• TUGAS A: Menurut teks tentang Perang Saudara Amerika, siapa yang memimpin pihak Konfederasi?

• TEKS SUMBER:
________

Perang Saudara Amerika yang berlangsung dari tahun 1861 hingga 1865, yang juga dikenal
sebagai Perang Antar Negara Bagian,
adalah sebuah perang saudara di Amerika Serikat antara negara bagian di Utara
yang pro persatuan, disebut “Serikat”, dengan negara bagian di Selatan yang mengumumkan pemisahan dari Amerika
Serikat dan membentuk Konfederasi Amerika atau dikenal sebagai kubu
"Konfederasi". Dipimpin oleh Jefferson Davis, pihak Konfederasi
memperjuangkan kemerdekaannya dari Amerika Serikat. Pemisahan ini terjadi
setelah terjadi perseteruan berkepanjangan mengenai status Perbudakan di
Amerika Serikat di mana dua puluh negara bagian Amerika Serikat yang kebanyakan terletak di bagian Utara mendukung anti perbudakan, sementara negara bagian Amerika Serikat di bagian Selatan kebanyakan negara pro perbudakan, sehingga perang juga bisa disebut Utara melawan Selatan.
Di abad ke-19, berdasarkan kondisi sosial ekonominya, Amerika
Serikat bisa dibagi ke dalam 2 wilayah: wilayah utara yang sektor industri
serta infrastruktur modernnya berkembang pesat dan wilayah selatan yang relatif
lebih tertinggal serta masih menggantungkan dirinya pada sektor pertanian,
khususnya kapas. Di wilayah selatan inilah terdapat budak-budak kulit hitam
yang dimiliki dan diperkerjakan oleh para petani kaya setempat untuk membantu
menggarap lahan pertanian. Dari segi taraf hidup dan budaya, wilayah utara juga
dianggap lebih makmur dan lebih liberal ketimbang wilayah selatan yang dianggap
lebih tradisional dan lebih kolot.

________

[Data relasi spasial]
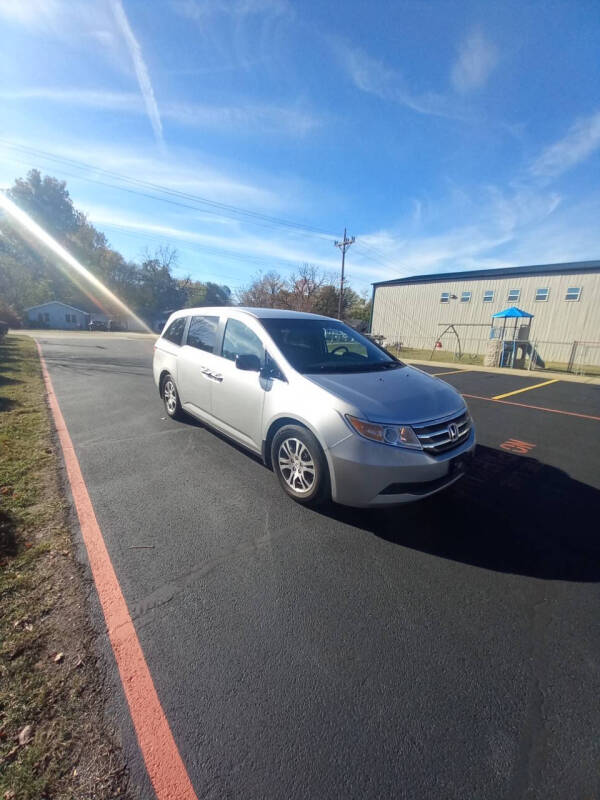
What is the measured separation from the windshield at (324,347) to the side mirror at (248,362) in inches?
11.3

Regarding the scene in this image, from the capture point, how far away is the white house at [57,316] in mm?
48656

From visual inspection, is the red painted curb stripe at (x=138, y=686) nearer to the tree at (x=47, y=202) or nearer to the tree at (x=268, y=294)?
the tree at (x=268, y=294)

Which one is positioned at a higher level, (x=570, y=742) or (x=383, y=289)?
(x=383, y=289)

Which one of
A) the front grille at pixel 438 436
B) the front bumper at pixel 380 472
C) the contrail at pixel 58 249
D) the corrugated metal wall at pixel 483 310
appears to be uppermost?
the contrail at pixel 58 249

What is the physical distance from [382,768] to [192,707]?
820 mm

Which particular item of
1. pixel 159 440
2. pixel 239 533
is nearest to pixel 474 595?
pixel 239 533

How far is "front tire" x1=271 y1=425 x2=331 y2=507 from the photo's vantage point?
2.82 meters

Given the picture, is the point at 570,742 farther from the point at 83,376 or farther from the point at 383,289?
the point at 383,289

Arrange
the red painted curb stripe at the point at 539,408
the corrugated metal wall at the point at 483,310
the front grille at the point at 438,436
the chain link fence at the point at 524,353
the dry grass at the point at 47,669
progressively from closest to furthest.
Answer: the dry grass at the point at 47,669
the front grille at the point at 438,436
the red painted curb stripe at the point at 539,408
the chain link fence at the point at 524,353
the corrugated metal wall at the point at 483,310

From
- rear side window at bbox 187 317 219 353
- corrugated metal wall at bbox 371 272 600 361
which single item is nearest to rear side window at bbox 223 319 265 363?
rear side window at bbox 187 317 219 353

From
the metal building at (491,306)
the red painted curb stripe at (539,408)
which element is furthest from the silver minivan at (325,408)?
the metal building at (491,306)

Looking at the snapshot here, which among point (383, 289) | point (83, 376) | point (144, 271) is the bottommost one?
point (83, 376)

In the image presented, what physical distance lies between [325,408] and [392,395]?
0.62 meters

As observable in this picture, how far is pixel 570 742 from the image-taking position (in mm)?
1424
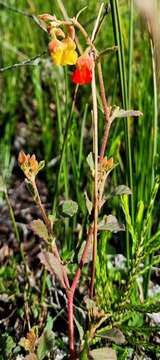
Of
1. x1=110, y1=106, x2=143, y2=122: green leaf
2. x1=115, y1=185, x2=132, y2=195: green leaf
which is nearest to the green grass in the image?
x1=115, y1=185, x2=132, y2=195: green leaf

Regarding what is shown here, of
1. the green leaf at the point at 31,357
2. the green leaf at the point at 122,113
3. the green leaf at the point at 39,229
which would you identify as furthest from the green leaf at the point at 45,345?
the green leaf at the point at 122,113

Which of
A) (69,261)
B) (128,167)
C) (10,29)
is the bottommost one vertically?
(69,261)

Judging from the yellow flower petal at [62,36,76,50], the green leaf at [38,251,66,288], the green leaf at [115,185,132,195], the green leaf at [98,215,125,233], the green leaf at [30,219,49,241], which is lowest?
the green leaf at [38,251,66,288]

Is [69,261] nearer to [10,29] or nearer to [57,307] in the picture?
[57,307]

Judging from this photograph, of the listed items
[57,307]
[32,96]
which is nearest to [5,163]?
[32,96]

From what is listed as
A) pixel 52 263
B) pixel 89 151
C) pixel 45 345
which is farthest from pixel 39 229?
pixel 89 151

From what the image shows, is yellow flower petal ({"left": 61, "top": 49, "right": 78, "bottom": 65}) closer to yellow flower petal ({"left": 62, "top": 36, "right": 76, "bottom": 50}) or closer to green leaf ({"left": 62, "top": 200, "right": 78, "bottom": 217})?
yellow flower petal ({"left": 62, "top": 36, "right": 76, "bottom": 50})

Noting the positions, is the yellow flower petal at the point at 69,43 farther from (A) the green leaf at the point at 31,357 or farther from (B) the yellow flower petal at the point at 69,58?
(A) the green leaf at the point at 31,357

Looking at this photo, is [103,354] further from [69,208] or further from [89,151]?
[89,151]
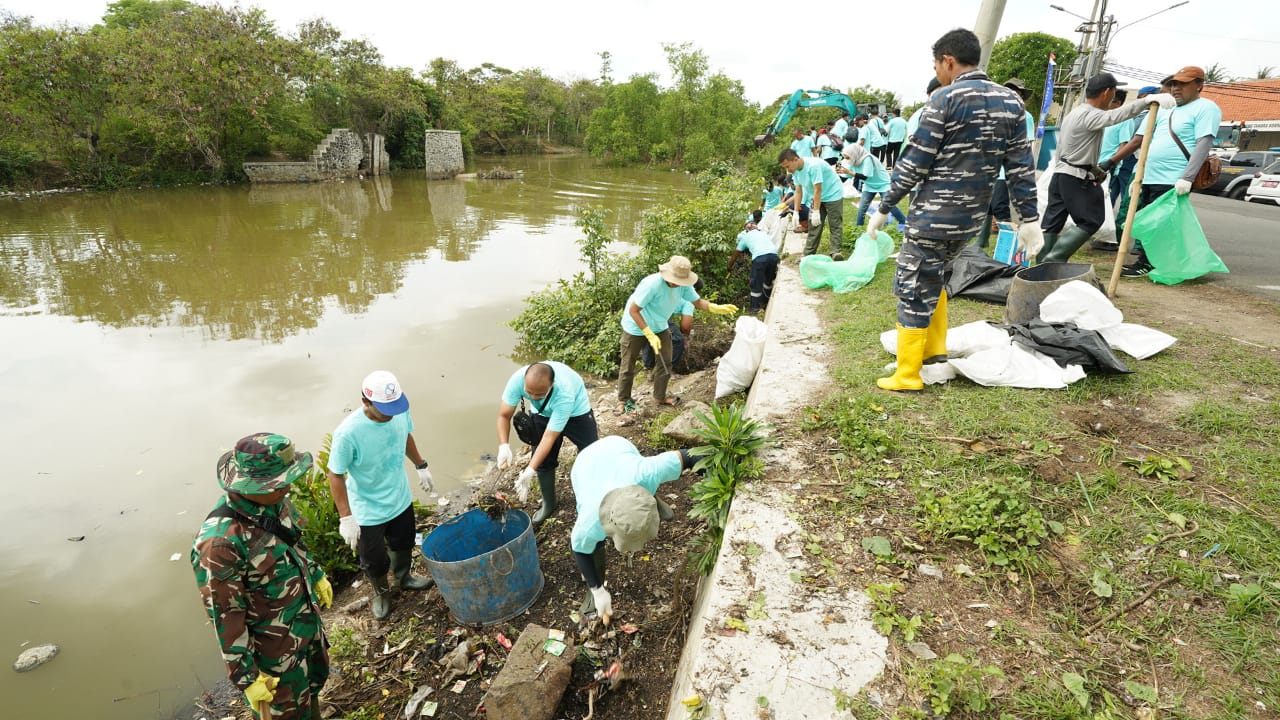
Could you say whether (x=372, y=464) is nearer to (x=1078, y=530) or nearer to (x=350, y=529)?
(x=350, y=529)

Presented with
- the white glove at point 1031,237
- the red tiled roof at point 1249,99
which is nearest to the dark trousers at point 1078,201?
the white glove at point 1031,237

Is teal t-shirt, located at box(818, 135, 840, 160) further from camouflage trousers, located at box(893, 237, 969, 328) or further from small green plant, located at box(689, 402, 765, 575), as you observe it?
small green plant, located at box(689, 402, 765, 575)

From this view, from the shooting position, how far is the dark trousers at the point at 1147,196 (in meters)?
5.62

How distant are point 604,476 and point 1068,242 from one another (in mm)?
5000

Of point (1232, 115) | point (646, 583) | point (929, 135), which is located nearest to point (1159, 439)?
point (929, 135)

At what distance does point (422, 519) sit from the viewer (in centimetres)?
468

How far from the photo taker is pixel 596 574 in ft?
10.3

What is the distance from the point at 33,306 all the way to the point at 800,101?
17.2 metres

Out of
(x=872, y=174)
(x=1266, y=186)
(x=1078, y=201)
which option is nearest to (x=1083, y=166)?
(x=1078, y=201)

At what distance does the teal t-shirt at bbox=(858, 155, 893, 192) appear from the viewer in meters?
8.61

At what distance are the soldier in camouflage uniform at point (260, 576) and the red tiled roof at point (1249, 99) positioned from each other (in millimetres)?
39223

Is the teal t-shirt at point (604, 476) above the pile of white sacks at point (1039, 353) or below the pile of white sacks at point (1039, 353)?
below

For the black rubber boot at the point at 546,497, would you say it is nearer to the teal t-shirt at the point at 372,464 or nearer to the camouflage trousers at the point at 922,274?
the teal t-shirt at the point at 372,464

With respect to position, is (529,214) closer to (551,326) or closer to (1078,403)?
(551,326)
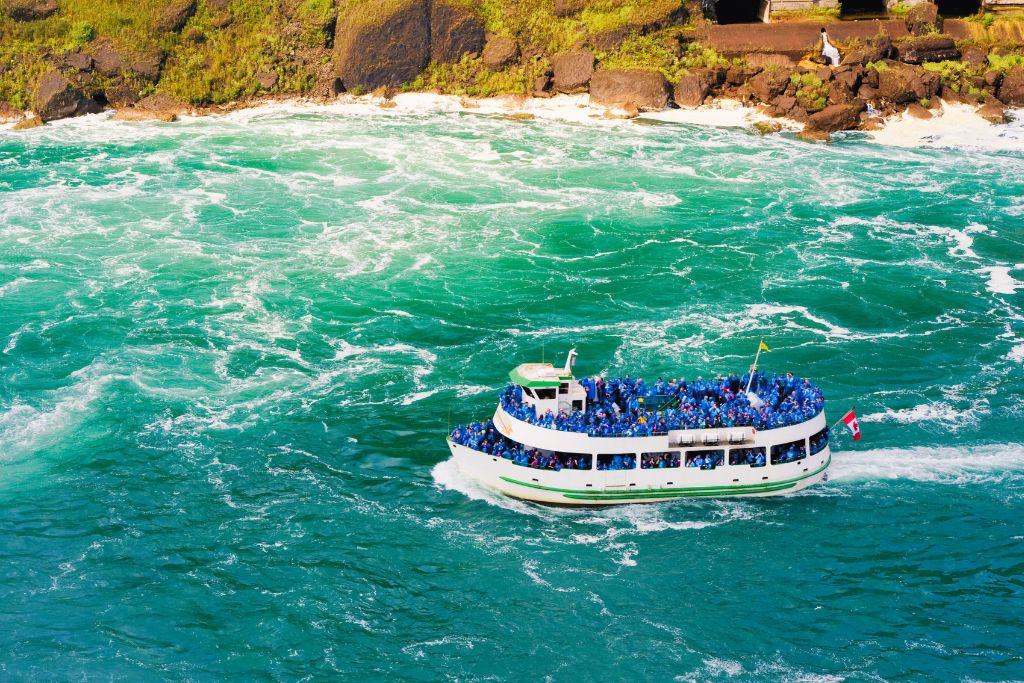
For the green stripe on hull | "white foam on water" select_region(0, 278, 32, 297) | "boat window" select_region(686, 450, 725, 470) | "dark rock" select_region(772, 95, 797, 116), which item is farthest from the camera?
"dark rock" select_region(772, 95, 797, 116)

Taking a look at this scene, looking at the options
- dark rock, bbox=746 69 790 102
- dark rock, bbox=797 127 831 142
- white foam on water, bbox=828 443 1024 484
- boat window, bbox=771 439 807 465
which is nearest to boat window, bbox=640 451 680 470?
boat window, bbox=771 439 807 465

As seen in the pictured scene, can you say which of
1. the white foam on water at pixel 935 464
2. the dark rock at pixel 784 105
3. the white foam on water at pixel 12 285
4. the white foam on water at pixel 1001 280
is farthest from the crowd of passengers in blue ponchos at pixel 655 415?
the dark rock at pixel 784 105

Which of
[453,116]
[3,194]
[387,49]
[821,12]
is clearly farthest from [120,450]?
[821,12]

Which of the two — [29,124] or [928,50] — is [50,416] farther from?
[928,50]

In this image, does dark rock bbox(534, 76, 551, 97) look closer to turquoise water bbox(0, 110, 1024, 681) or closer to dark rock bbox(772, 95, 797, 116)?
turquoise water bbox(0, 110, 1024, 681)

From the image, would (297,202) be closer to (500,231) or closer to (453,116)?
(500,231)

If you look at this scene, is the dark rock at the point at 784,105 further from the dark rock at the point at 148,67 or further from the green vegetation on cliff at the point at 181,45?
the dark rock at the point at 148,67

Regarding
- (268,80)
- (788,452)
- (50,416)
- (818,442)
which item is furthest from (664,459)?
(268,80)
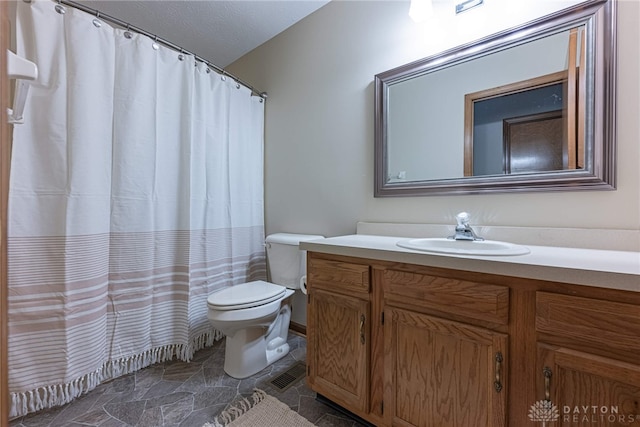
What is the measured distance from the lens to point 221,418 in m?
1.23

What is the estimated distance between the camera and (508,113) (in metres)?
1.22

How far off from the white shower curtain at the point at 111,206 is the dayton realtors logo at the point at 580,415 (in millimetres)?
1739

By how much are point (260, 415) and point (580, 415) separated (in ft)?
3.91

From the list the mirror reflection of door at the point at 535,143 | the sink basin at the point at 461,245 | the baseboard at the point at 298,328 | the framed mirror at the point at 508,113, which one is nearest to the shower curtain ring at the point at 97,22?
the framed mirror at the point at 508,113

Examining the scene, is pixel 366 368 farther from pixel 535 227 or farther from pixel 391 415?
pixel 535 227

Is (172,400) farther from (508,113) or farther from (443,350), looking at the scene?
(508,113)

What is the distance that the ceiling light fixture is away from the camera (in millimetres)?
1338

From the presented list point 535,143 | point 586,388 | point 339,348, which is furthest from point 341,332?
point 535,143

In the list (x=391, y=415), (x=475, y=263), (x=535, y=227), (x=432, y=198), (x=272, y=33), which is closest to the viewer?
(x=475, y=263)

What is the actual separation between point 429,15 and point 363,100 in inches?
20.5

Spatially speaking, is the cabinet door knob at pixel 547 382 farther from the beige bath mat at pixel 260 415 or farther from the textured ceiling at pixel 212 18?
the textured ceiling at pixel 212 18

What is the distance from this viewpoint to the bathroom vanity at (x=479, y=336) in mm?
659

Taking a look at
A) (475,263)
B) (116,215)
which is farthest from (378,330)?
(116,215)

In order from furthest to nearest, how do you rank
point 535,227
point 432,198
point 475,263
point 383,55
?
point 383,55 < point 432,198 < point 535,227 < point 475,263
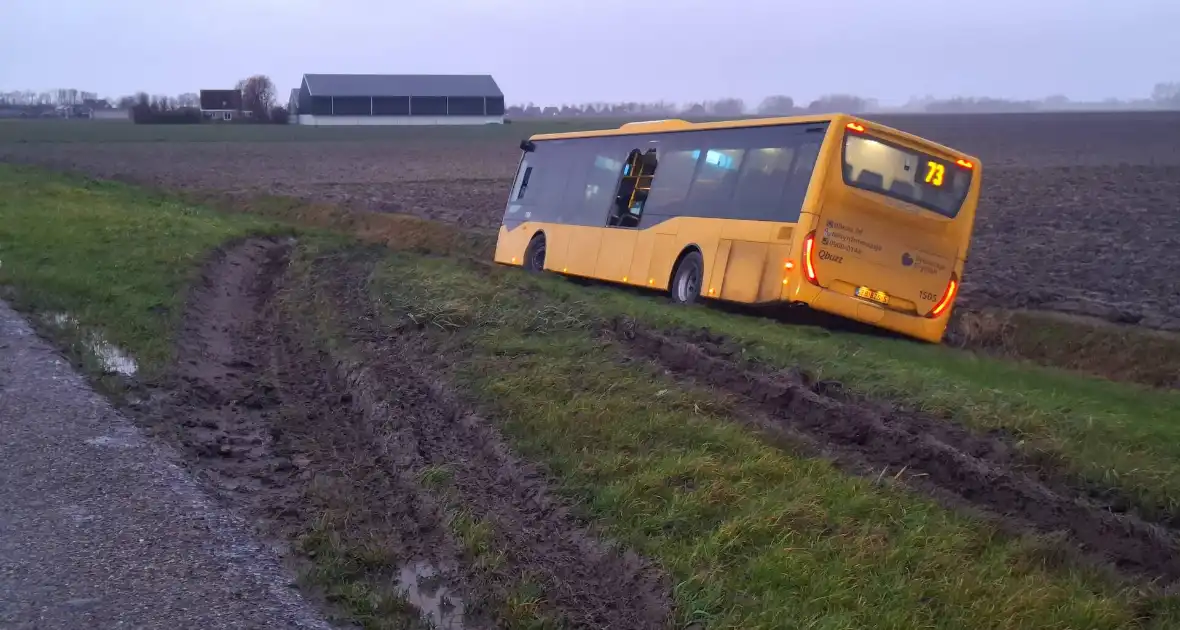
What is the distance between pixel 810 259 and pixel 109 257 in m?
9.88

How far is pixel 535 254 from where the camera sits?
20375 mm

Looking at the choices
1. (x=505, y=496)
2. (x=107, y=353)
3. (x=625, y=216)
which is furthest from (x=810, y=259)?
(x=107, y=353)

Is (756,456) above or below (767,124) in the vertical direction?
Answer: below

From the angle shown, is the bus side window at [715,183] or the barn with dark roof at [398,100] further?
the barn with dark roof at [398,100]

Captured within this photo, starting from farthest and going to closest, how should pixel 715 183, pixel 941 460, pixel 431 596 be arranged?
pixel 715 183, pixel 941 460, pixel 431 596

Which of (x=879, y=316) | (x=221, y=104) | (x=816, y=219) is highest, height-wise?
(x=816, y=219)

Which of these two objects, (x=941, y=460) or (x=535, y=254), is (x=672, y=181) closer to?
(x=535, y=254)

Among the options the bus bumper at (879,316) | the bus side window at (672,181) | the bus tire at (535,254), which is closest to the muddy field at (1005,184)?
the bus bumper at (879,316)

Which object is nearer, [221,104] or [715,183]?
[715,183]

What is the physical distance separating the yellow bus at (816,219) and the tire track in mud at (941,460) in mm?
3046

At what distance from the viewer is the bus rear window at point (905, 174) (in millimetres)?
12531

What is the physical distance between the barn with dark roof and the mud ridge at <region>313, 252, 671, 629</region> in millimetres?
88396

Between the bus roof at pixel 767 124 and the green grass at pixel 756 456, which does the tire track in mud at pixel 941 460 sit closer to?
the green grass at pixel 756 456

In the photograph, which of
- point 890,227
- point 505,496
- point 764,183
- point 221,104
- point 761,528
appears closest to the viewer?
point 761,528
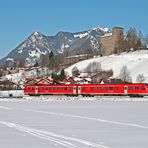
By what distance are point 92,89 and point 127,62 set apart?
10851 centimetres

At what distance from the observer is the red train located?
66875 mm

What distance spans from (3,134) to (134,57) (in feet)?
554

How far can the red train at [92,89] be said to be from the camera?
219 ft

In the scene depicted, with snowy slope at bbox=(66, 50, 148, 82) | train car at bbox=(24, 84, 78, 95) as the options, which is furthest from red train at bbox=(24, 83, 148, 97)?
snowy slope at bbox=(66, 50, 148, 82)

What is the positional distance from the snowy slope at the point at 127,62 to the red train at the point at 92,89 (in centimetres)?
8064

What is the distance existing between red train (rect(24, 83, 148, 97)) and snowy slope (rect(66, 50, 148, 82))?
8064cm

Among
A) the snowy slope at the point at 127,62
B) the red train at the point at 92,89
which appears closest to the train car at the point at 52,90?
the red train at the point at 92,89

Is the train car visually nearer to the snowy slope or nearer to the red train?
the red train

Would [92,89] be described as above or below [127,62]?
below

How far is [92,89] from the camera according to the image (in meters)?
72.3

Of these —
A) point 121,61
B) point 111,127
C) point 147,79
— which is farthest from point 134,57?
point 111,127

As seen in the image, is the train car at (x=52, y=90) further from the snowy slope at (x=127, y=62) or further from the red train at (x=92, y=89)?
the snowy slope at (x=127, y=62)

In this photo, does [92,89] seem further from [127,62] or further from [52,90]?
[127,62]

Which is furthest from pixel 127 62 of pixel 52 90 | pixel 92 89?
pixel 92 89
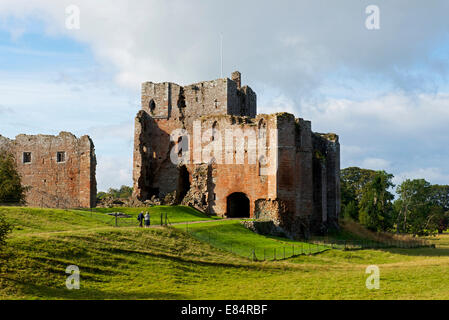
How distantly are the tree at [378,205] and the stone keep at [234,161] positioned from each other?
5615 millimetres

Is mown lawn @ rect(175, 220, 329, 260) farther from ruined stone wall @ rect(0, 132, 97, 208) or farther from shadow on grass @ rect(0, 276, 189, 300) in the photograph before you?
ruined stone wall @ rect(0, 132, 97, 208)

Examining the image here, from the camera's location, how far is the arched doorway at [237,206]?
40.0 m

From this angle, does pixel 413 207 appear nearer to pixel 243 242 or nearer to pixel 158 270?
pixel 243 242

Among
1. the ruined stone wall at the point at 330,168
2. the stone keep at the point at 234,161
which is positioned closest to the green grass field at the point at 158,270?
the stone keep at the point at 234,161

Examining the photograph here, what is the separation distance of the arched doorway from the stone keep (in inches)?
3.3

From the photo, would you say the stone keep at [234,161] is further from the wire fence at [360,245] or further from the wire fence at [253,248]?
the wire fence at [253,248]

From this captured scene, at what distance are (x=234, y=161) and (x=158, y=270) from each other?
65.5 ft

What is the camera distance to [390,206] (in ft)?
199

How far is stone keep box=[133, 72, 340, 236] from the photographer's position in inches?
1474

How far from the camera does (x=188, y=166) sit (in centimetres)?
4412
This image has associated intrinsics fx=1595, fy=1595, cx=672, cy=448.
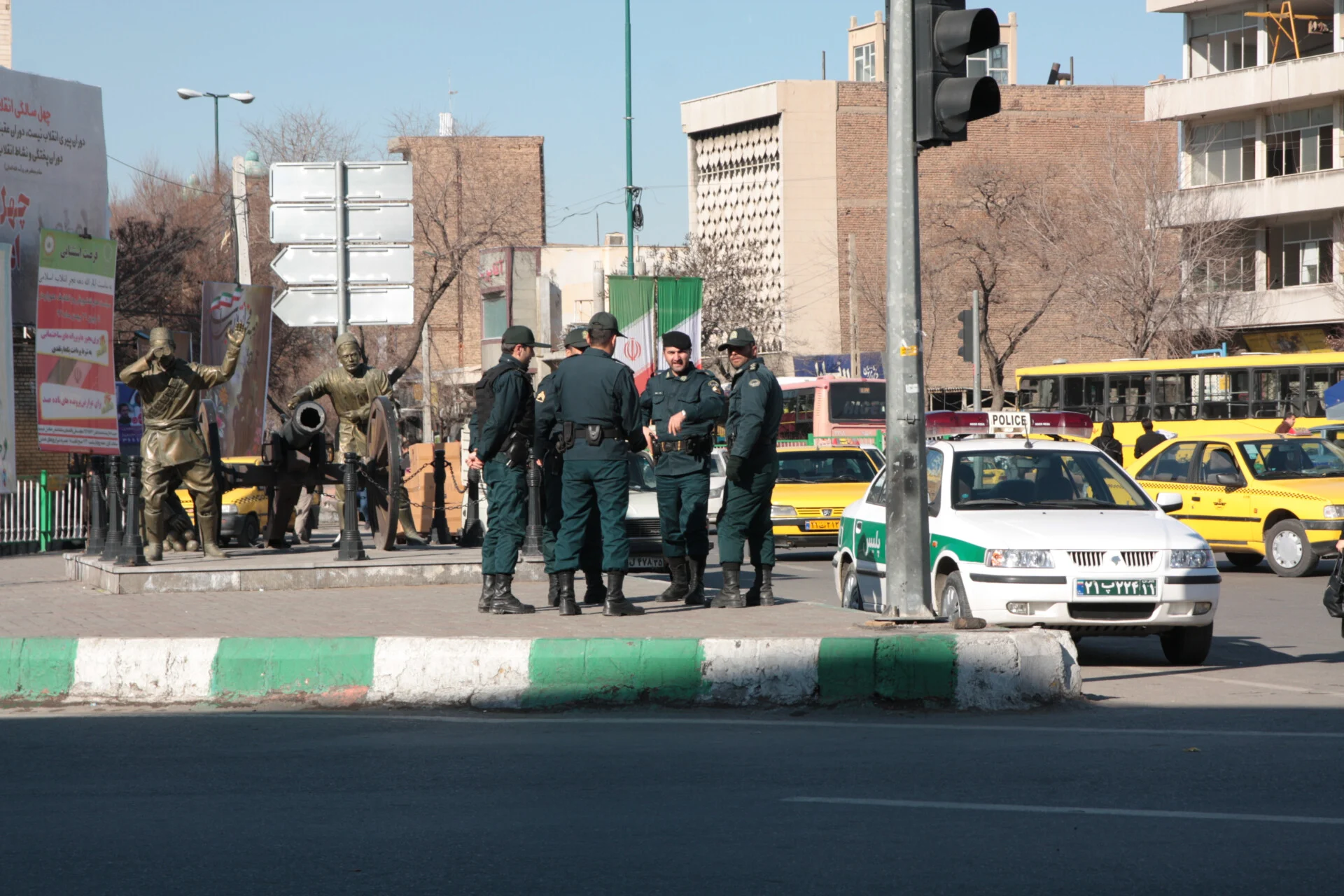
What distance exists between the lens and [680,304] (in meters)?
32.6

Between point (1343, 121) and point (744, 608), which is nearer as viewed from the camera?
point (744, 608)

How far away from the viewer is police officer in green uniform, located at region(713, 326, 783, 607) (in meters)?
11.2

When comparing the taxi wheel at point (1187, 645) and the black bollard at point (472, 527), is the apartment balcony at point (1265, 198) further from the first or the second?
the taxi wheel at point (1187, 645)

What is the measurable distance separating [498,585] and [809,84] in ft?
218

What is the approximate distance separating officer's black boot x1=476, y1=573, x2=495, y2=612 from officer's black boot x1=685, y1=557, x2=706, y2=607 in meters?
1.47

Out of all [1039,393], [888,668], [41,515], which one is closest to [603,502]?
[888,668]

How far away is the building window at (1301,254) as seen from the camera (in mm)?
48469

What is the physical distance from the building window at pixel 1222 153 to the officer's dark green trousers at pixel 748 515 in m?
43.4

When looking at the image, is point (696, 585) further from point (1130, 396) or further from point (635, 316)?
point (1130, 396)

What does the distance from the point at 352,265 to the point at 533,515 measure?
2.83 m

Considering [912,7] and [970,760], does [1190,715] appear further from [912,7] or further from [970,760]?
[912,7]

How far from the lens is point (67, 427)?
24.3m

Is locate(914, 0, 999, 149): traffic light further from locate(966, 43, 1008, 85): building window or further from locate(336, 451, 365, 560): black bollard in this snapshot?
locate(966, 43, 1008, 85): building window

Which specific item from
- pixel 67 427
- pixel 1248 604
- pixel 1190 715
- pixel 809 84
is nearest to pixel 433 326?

________

• TUGAS B: Sebutkan setiap baris entri yang memuat kata "centimetres". Huruf besar dan kecil dibedakan.

• HASIL TUGAS A: Jefferson Davis.

• HASIL TUGAS B:
At what distance does point (422, 519) sit from the viewer (in centimetres)?
10851 centimetres
What is the positional distance from the snowy slope at the point at 127,62 to the red train at the point at 92,89 (in centimetres)?
How far from the camera does (x=188, y=166) sit (in centimetres)?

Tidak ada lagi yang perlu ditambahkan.